The glass I used is 1/4" which makes things heavier. Post-build, I have seen some people mention that using thicker glass may help with heat retention/ encourage egg-laying on the outermost frames, but I don't know how much evidence there is to back this up.


----------



## RobWok

I've built a very successful OB hive, 3 mediums, 3 deeps, and can keep it running year round. I'm wondering about double wide as in end to end vs side to side. I think I've seen some like that. I'm considering it for the installation at a park. The location is heated and cooled, but not kept at 92. I also plan on using glass against the bees, but plexi on the side to the public. 

Any thoughts?


----------



## Specialkayme

I very well may be in the minority view here, but to me the purpose of an observation hive is to observe. Not observe some things. Not observe some things some times. But to really observe the bees. To me, you don't accomplish that goal with a double wide OBH.

I would disagree on the size too. While you might need 6, 8, or 10 frames to make it throughout the year in Maine or NY, it's possible to do it in the south for less. I've made it a full year on three deep frames. That's the size I like. Smaller makes it harder for the bees to maintain a population (they swarm or abscond too easily), and larger makes it very heavy to move in and outside for maintenance.

But again, I don't think that really matters. An OBH isn't meant to be a stand alone, self sufficient hive.

If I wanted a self sufficient, stand alone hive that can make it throughout the year with little or no maintenance, and I got a chance to see some of the things the queen (or the bees) did some of the time (and at any one point in time I could observe less than 50% of what's happening) I'd put glass walls on a 5 frame nuc. Or better yet, just constantly open up a hive.

If you really want to observe, truly observe, the only way to do that is in a single walled OBH. That's my two cents though.


----------



## WBVC

I have been considering purchasing a 10 frame double wide observation hive. Ideally I would keep it outside on the patio as I would like to be seeing what is happening in my outdoor hives. Can one keep such a hive going year round?

Also I would like to know how much maintenance such a hive entails. The likelihood of my being able to move such a behemoth is next to zero. Thus I need to keep it outdoors or not need to open it very often.

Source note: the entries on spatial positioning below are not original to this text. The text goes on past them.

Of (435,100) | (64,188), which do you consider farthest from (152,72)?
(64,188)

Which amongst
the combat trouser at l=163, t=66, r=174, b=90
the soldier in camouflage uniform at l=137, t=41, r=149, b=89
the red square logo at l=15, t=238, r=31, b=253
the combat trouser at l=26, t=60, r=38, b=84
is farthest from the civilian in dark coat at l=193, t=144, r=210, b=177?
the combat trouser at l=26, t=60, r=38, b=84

What is the reality of keeping such a hive? I do have several outdoor hives.


----------



## wickedwoodworks

for temp regulating i was wondering how a couple of pains of double insulated glass like the ones found in your home would work has anyone tried this you can buy replacement pains relatively cheap and just about any size you want and if your putting plexiglass on the outside anyways probably doesnt need to be laminated


----------